What argument, Ecmandu? Where is it?

You replied to the post yourself ! Honestly! This is getting absurd!

viewtopic.php?p=2758484#p2758484

What exactly does that prove?

Just what I said it does. Infinite series don’t converge.

To answer your question.

This started out with you asking:

“You’d have to explain why you’re limiting yourself to integers.”

To which I said: “Try it without integers. It doesn’t work.”

I was showing you it doesn’t work. Of course, what you really meant was the non-integer (\infty).

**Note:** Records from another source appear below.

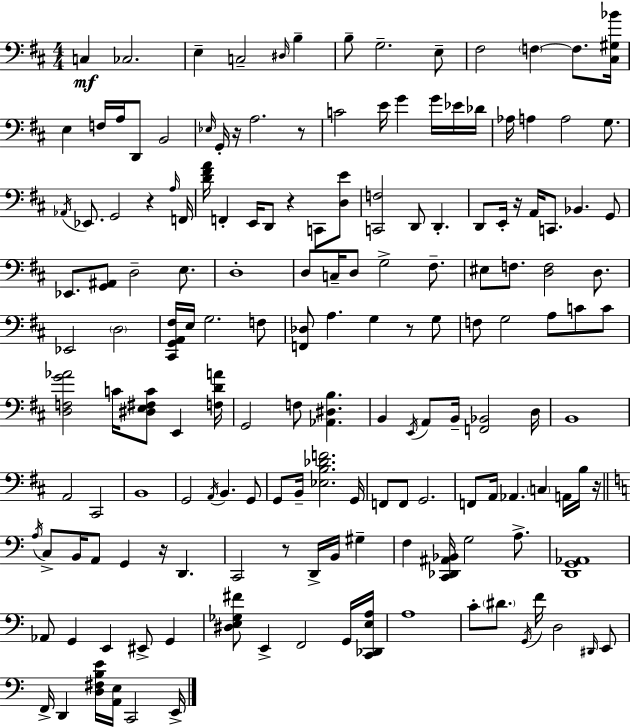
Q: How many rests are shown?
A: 9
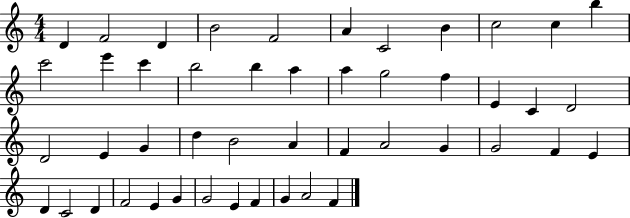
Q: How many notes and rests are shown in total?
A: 47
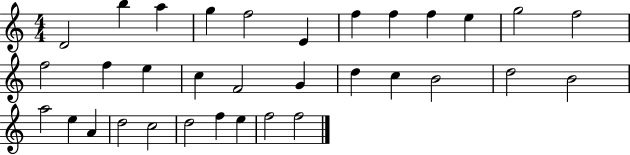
D4/h B5/q A5/q G5/q F5/h E4/q F5/q F5/q F5/q E5/q G5/h F5/h F5/h F5/q E5/q C5/q F4/h G4/q D5/q C5/q B4/h D5/h B4/h A5/h E5/q A4/q D5/h C5/h D5/h F5/q E5/q F5/h F5/h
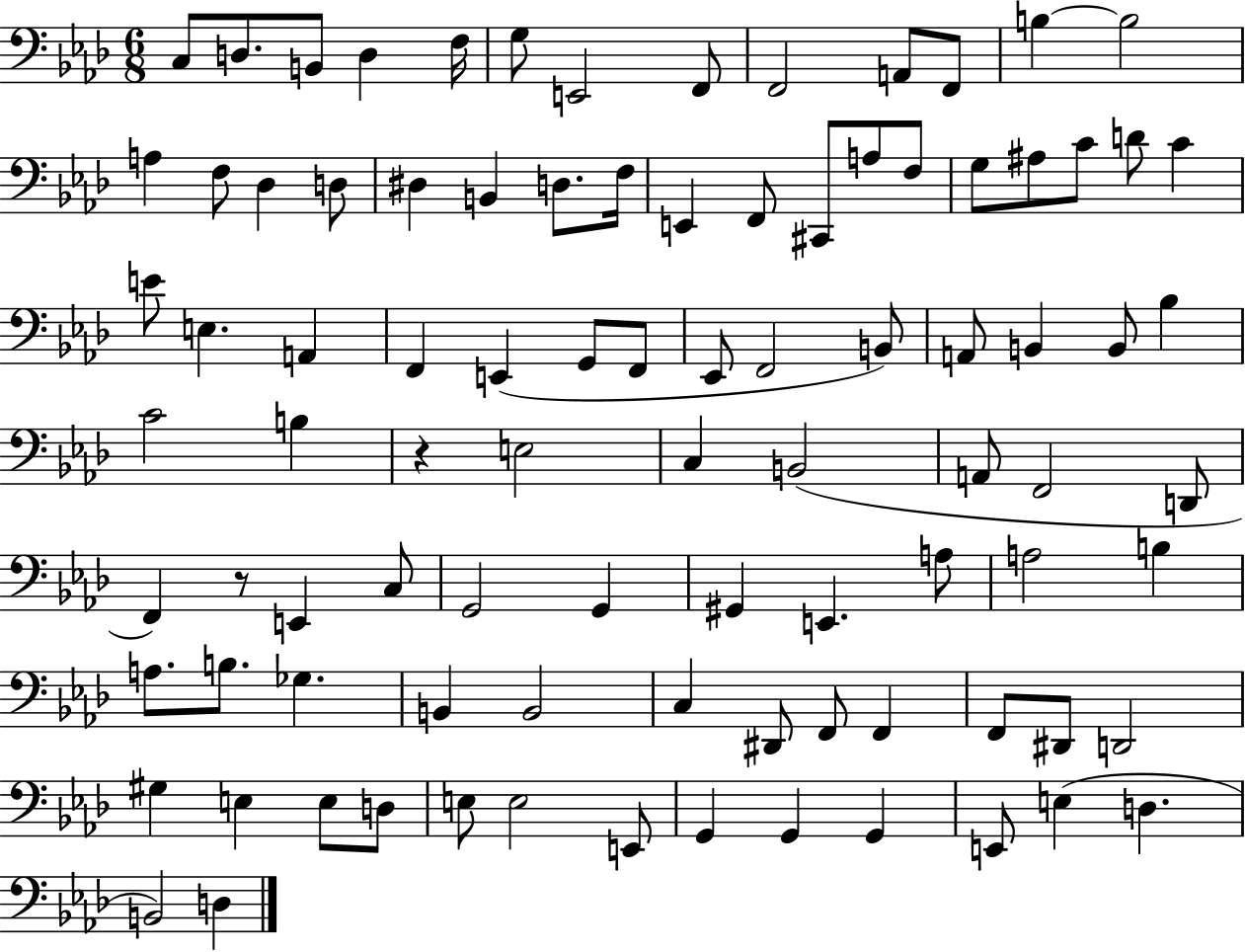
{
  \clef bass
  \numericTimeSignature
  \time 6/8
  \key aes \major
  c8 d8. b,8 d4 f16 | g8 e,2 f,8 | f,2 a,8 f,8 | b4~~ b2 | \break a4 f8 des4 d8 | dis4 b,4 d8. f16 | e,4 f,8 cis,8 a8 f8 | g8 ais8 c'8 d'8 c'4 | \break e'8 e4. a,4 | f,4 e,4( g,8 f,8 | ees,8 f,2 b,8) | a,8 b,4 b,8 bes4 | \break c'2 b4 | r4 e2 | c4 b,2( | a,8 f,2 d,8 | \break f,4) r8 e,4 c8 | g,2 g,4 | gis,4 e,4. a8 | a2 b4 | \break a8. b8. ges4. | b,4 b,2 | c4 dis,8 f,8 f,4 | f,8 dis,8 d,2 | \break gis4 e4 e8 d8 | e8 e2 e,8 | g,4 g,4 g,4 | e,8 e4( d4. | \break b,2) d4 | \bar "|."
}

I don’t get the distinction between these two cases. Sounds like the exact same case just worded differently. In the one case you’re saying x can equal (\infty), in the other that it can’t.

This logic:

(x = 0.\dot9)
(10x = 9.\dot9)
(10x = 9 + 0.\dot9)
(10x = 9 + x)
(9x = 9)
(x = 1)

A sum cannot stop after an infinite number of terms because if it could it would be finite so the concept of completed infinity is entirely fallacious
And so your first sentence and third sentence contradict each other because if (1) increases by (1) and does not end then logically the sum cannot stop

I0x = 9.999…
I0x = 9 + .999…
I0x = 9 + x
I0x = 9 + I
I0x = I0
x = I

Not really.

I addressed this “proof” around 20 pages ago and I can restate what’s wrong with it but I think it’s pointless since you don’t agree that we can do arithmetic with infinite quantities.

Basically, you don’t agree that adding a green apple to an infinite line of red apples increases the number of apples in the line. Instead, you prefer to contradict yourself by saying that the number of apples remains the same.